> **EXERCISE PROMPT**: Only text lines belong in the answer: the lines from the first one in the records through the line with "Mesozoic Monsters - Stenopterygius", copied exactly.
(RECORDED INFORMATION)
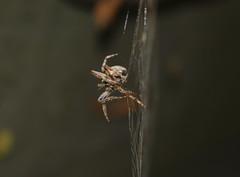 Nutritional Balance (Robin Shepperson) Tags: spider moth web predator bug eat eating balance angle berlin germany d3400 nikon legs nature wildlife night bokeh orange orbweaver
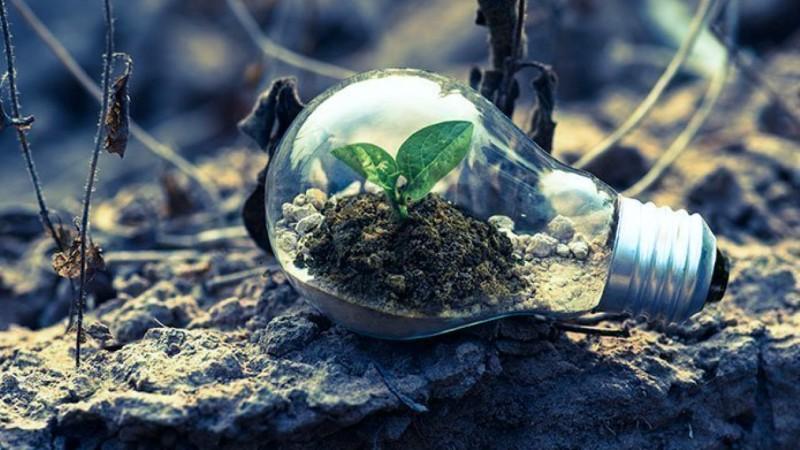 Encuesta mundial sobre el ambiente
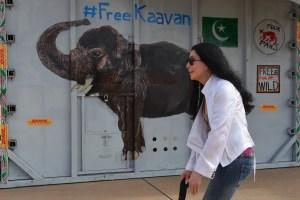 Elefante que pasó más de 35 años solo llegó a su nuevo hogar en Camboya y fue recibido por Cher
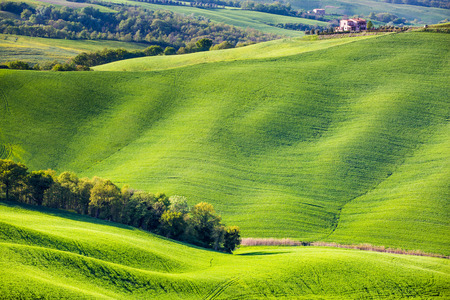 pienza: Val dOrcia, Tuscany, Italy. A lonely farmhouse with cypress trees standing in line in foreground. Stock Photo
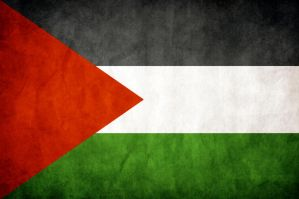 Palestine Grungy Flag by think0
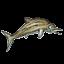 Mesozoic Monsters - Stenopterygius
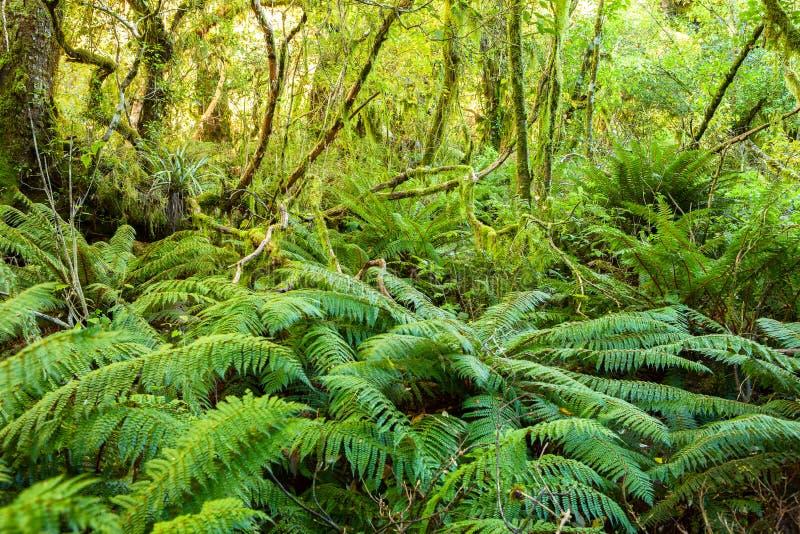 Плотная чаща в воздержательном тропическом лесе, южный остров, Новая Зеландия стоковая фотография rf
(End RECORDED INFORMATION)
> **OUTPUT BELOW**:
 Nutritional Balance (Robin Shepperson) Tags: spider moth web predator bug eat eating balance angle berlin germany d3400 nikon legs nature wildlife night bokeh orange orbweaver
 Encuesta mundial sobre el ambiente
 Elefante que pasó más de 35 años solo llegó a su nuevo hogar en Camboya y fue recibido por Cher
 pienza: Val dOrcia, Tuscany, Italy. A lonely farmhouse with cypress trees standing in line in foreground. Stock Photo
 Palestine Grungy Flag by think0
 Mesozoic Monsters - Stenopterygius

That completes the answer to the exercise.